▶ TEXT SHOWN
┌──
Another note. The GF's kid aka "daughter" is the single snottiest, most antisocial ***** any has ever been exposed to(she's 12 now). She is better than EVERYONE. You could never believe a kid could be this bad. EVER. 

So here's where the problem comes in. All of our friends are at wits end. We can't take it anymore. The situation is so ****ing outside of reality. But this GF is the mega control freak type where you better not dare question her about anything or it's going to be war. Even worse she got him doing her bidding now. When they are around we can't even talk about reality. We all have to play fantasy land because Don's been such a good friend over the years no one wants to make things bad for him. 

What's the point of having close friends if you can't talk about real **** in life and you have to dodge all the obvious questions all the time? I truly believe this situation will run it's course and they will split. Once the GF uses him for all he's worth she'll be out but that could take 4-6 years in my guestimate.
└──
▶ ACTIONS TO TAKE
1. In the forum post, why do the friends play along with "fantasy land" when the couple is around? Answer in one to three sentences.
2. Revise the forum post's passage starting with "What's the point" and going on through "in my guestimate.", putting "trusted friends" in place of "close friends".

▶ COLLECTED MATERIAL
┌──
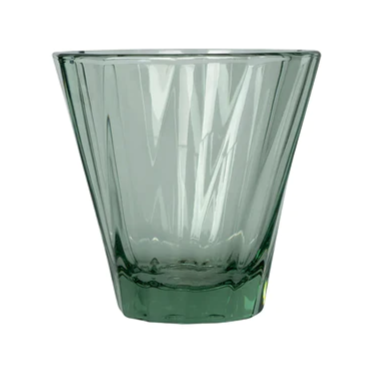 Urban Glass 180ml Twisted Cappuccino Glass (Green)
└──
▶ TASK-BY-TASK ANSWERS
1. They play along because Don has been such a good friend over the years, and no one wants to make things bad for him.

2.
What's the point of having trusted friends if you can't talk about real **** in life and you have to dodge all the obvious questions all the time? I truly believe this situation will run it's course and they will split. Once the GF uses him for all he's worth she'll be out but that could take 4-6 years in my guestimate.